- _AUSGANGSTEXT_:
• • • • • • •

Traumstart nach elf Minuten dank Millots Einsatz

Der VfB wirkte deutlich wacher und machte nach elf Minuten den Traumstart perfekt. Anton köpfte nach einer Ecke von Angelo Stiller am langen Pfosten zum 1:0 ein. Die viel wichtigere Aktion ereignete sich aber wenige Augenblicke zuvor. Schließlich kam der Eckball überhaupt nur deshalb zu Stande, weil Stuttgarts Kreativgeist Enzo Millot den Ball nicht verloren gab und an der Torauslinie gegen Alejandro Grimaldo energisch nachgesetzt hatte. »Gut so. Gut so«, rief VfB-Coach Hoeneß seinen Spielern nach 30 Minuten lautstark zu. Der 41-Jährige war zufrieden, das konnte er auch sein.

Es war faszinierend, mit welch breiter Brust sich seine Mannschaft den Hausherren entgegenstellte und den Leverkusener Profis in ihrem Positionsspiel an den Füßen klebte. Genau so knackt man einen solch spielstarken Gegner. Erst nach einer halben Stunde gab die Werkself den ersten Schuss ab – wann hatte es das zuletzt gegeben? –, wurde in der Folge wie erwartet allerdings immer stärker. Erst traf Angreifer Patrik Schick aus einer Abseitsposition ins Tor (40.), dann parierte VfB-Keeper Alexander Nübel einen Freistoß von Grimaldo (42.) und schließlich kam erneut Schick im Fünf-Meter-Raum zu einer guten Einschussmöglichkeit (44.). Die Einschläge kamen immer näher. Doch irgendwie schaffte es der VfB, die 1:0-Führung in die Halbzeitpause zu retten.

• • • • • • •

- _BEREITGESTELLTE DATEN_:
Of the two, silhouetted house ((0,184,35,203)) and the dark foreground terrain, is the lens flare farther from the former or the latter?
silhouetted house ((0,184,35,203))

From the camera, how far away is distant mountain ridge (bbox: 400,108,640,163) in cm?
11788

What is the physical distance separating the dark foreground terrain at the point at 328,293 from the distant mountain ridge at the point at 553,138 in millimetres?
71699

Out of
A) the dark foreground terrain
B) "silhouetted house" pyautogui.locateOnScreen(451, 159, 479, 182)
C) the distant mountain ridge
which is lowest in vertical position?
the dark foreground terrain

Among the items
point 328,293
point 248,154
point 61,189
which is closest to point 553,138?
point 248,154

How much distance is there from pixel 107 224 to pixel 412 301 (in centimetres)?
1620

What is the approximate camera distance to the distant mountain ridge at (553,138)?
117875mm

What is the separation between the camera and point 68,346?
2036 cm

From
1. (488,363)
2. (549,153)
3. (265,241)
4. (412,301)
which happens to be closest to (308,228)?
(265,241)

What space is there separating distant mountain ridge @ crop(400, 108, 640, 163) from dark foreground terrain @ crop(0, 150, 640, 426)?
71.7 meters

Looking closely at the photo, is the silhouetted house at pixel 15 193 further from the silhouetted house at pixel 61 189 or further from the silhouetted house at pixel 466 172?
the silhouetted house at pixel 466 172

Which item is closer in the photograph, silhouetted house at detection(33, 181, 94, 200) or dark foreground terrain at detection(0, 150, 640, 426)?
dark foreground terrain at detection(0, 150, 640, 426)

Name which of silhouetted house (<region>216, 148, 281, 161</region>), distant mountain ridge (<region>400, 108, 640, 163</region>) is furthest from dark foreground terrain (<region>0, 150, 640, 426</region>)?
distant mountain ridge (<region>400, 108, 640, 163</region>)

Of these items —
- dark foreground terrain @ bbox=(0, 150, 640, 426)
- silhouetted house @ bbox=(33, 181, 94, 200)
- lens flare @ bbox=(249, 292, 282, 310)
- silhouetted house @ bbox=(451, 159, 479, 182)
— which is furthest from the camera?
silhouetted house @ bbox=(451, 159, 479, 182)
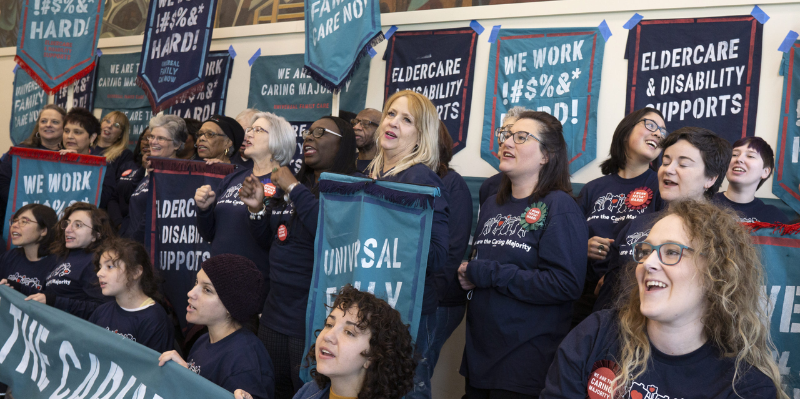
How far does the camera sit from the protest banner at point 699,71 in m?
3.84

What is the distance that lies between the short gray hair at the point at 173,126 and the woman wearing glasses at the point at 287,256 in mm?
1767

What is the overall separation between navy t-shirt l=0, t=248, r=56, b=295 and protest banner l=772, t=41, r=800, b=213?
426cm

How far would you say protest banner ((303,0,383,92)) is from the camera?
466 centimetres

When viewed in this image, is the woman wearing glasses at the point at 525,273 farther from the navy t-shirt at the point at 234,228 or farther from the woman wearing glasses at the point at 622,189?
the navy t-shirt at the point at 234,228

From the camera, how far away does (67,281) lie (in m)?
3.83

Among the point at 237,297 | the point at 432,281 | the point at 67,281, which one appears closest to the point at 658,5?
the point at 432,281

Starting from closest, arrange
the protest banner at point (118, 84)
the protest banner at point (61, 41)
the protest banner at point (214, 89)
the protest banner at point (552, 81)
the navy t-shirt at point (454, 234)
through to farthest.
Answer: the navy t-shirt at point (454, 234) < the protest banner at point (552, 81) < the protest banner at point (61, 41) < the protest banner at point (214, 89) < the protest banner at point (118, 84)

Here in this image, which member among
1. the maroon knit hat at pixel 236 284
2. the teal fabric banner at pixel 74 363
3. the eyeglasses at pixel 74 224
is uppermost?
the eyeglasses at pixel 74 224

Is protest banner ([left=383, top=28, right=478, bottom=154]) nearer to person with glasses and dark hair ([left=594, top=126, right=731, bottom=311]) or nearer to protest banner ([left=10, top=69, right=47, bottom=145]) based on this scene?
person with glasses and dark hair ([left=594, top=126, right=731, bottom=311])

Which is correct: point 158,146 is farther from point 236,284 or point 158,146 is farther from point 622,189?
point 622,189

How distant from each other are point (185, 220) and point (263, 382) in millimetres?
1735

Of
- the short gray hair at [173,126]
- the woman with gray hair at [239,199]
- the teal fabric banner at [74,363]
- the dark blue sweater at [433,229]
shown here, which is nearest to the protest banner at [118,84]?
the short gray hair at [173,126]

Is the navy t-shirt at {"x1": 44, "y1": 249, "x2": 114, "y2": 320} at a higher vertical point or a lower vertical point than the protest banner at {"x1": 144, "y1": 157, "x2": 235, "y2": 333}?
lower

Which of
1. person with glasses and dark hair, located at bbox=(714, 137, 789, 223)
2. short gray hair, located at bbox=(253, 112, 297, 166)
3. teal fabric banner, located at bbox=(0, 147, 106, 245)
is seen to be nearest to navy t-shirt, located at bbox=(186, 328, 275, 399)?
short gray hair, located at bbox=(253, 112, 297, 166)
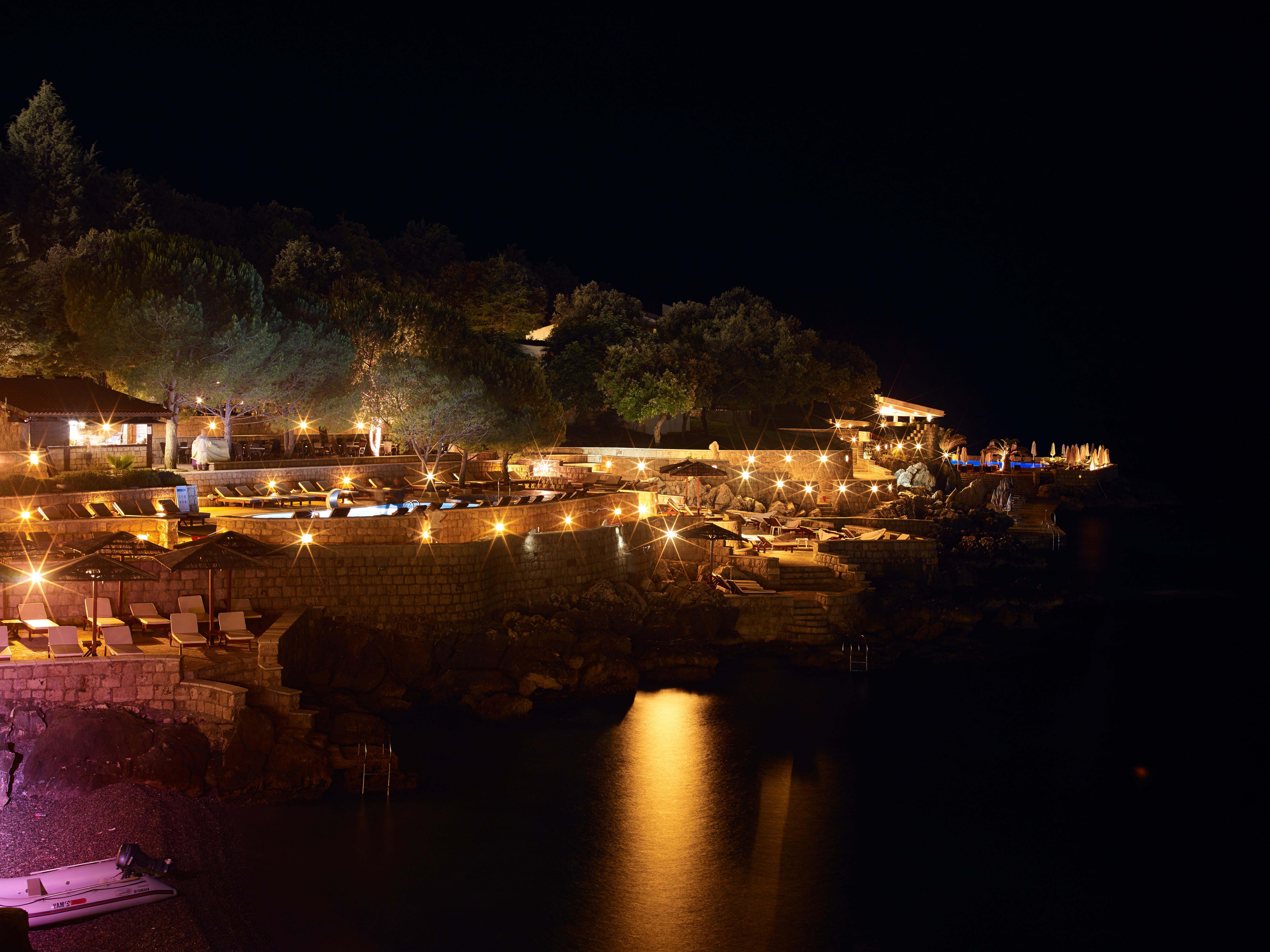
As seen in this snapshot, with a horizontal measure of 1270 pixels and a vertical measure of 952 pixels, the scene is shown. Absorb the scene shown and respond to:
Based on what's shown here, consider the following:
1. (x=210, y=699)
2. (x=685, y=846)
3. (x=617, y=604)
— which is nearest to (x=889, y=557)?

• • • • • • •

- _AUFGABEN_:
- a) Nenne in der Reihenfolge ihres ersten Auftretens alle Personen, die im Spielbericht mit Vor- und Nachnamen erwähnt werden.
- b) Kopiere aus dem Spielbericht wortgetreu den Abschnitt zwischen „Traumstart nach elf“ und „er auch sein.“, beide eingeschlossen.

- _LÖSUNGEN_:
- a) Angelo Stiller, Enzo Millot, Alejandro Grimaldo, Patrik Schick, Alexander Nübel

- b)
Traumstart nach elf Minuten dank Millots Einsatz

Der VfB wirkte deutlich wacher und machte nach elf Minuten den Traumstart perfekt. Anton köpfte nach einer Ecke von Angelo Stiller am langen Pfosten zum 1:0 ein. Die viel wichtigere Aktion ereignete sich aber wenige Augenblicke zuvor. Schließlich kam der Eckball überhaupt nur deshalb zu Stande, weil Stuttgarts Kreativgeist Enzo Millot den Ball nicht verloren gab und an der Torauslinie gegen Alejandro Grimaldo energisch nachgesetzt hatte. »Gut so. Gut so«, rief VfB-Coach Hoeneß seinen Spielern nach 30 Minuten lautstark zu. Der 41-Jährige war zufrieden, das konnte er auch sein.